Soundhead Pinch Roller
While it is possible to pair a Simplex picture head with a soundhead produced by another manufacturer, it is far more common for X-Ls to be paired with a Simplex soundhead that uses a rubber pinch roller to press the film against the sound drum. The rubber makes contact with the picture area and can leave marks on the film, especially when dirty.
In the platter era, some projectionists would remove the rubber so that only the film edge would make contact with the pinch roller, but that workaround cannot be used for reel-to-reel projection because it dramatically increases the time it takes to get the sound drum up to speed.

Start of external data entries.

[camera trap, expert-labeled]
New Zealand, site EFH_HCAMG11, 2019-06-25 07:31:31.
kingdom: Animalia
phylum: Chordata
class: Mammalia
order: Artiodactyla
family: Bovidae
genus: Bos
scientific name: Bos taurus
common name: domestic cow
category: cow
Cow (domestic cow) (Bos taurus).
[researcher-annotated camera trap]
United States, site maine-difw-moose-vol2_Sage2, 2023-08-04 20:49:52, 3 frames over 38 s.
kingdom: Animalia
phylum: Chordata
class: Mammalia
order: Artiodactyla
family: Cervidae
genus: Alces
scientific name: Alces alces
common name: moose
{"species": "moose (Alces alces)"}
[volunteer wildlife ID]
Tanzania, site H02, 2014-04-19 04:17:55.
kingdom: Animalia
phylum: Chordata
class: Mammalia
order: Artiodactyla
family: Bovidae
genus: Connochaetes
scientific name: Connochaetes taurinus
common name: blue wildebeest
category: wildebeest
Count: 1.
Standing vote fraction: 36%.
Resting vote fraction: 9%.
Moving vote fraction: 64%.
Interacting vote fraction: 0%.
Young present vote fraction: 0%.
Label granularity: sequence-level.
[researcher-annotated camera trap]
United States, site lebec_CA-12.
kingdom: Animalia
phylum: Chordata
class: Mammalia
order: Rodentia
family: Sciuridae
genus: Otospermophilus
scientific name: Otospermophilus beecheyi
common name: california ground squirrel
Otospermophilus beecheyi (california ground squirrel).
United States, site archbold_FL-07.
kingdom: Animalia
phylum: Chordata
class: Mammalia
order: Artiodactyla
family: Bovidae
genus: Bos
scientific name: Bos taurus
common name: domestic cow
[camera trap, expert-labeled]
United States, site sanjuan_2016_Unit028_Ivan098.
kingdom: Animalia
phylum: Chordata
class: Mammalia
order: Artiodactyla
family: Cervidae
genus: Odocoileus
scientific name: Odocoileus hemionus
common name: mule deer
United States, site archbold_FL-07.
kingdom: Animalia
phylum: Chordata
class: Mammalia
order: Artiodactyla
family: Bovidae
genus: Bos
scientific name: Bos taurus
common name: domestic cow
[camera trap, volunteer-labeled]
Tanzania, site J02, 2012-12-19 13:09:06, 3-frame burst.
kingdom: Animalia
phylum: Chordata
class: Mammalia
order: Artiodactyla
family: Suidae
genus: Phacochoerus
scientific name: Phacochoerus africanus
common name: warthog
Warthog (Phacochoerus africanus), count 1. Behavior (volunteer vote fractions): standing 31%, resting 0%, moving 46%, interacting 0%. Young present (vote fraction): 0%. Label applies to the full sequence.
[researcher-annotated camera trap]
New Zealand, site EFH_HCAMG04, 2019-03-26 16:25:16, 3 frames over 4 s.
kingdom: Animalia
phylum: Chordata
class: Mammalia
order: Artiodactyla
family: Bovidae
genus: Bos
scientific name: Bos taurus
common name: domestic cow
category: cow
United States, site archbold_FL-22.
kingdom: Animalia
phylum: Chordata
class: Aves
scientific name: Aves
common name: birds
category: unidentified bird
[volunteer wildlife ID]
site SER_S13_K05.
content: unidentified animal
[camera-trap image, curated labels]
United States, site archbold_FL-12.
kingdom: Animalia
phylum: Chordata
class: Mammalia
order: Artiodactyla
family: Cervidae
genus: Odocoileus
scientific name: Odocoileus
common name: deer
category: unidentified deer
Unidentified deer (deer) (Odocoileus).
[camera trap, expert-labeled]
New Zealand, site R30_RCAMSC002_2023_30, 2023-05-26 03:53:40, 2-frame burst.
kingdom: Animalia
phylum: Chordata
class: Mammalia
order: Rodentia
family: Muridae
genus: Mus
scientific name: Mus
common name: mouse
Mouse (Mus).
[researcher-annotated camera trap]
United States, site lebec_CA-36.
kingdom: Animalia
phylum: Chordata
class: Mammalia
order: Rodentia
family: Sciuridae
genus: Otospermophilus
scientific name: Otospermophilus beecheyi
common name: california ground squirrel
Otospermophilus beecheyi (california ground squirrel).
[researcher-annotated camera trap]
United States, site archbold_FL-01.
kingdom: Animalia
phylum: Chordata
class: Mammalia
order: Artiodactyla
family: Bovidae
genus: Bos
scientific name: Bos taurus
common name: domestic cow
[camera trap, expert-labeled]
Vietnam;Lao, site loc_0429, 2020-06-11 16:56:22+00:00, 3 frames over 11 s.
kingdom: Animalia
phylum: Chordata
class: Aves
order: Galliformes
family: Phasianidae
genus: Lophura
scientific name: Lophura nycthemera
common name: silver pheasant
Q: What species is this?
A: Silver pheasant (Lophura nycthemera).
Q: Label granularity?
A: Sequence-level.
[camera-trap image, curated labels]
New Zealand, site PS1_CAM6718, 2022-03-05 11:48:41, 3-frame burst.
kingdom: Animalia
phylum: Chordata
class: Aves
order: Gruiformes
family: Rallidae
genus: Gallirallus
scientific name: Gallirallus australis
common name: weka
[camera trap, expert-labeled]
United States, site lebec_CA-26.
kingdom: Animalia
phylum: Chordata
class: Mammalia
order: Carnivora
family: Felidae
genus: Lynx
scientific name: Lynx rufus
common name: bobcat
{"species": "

For general information about threading projectors, see threading
- Rotate the framing knob (Item 7) to its center position (FRAME reading level, as shown). Using the motor knob (SH-1000 soundhead) or the soundhead flywheel (5-Star soundhead), turn the mechanism by hand to place the intermittent sprocket (Item 9) in its rest position. In the rest position, the index mark (Item 10) will align with one of the painted white index markers on the intermittent shaft collar when stopping after sprocket rotation.
- Open the pad roller assemblies (Items 2, 5). Open the film gate (Item 3) by moving the gate opening lever (Item 4) forward. The gate will lock in position (as shown).
- Dismount the film gate by removing the (2) chrome knurled nuts. Use a clean, dry cloth to wipe down all film bearing surfaces of the gate and trap (Item 13). Replace the film gate and nuts. This should be performed at each threading operation.
- Thread the film as illustrated. Engage the film on the intermittent sprocket (Item 9), and check for correct framing at the framing aperture (Item 12). When correct, close the gate by firmly holding the gate opening lever and tripping the gate release (Item 8). Walk the lever back by hand to prevent the gate from slamming into the trap with excessive force. Form loops above and below the gate as illustrated, and close the pad roller assemblies (Item 2, 5).
- Turn the mechanism by hand to advance a few frames of film. Run fingers over each sprocket (Items 1, 6, 9) to ensure that the sprocket teeth are centered in the film perforations, and the film is centered on the sprockets. Double check the position of the film in the framing aperture (Item 12). A correct frame image in the framing aperture ensures correct frame positioning in the picture aperture (Item 11). The framing knob (Item 7) can be used to correct misframes, but doing so reduces the framing range during playback. It is advisable to open the gate and rethread with the framing knob in its center position.
- Thread the soundhead as instructed in the soundhead manual. A slight degree of film tension is required above the feed sprocket (Item 1) and below the soundhead. This prevents the film from snapping on motor start.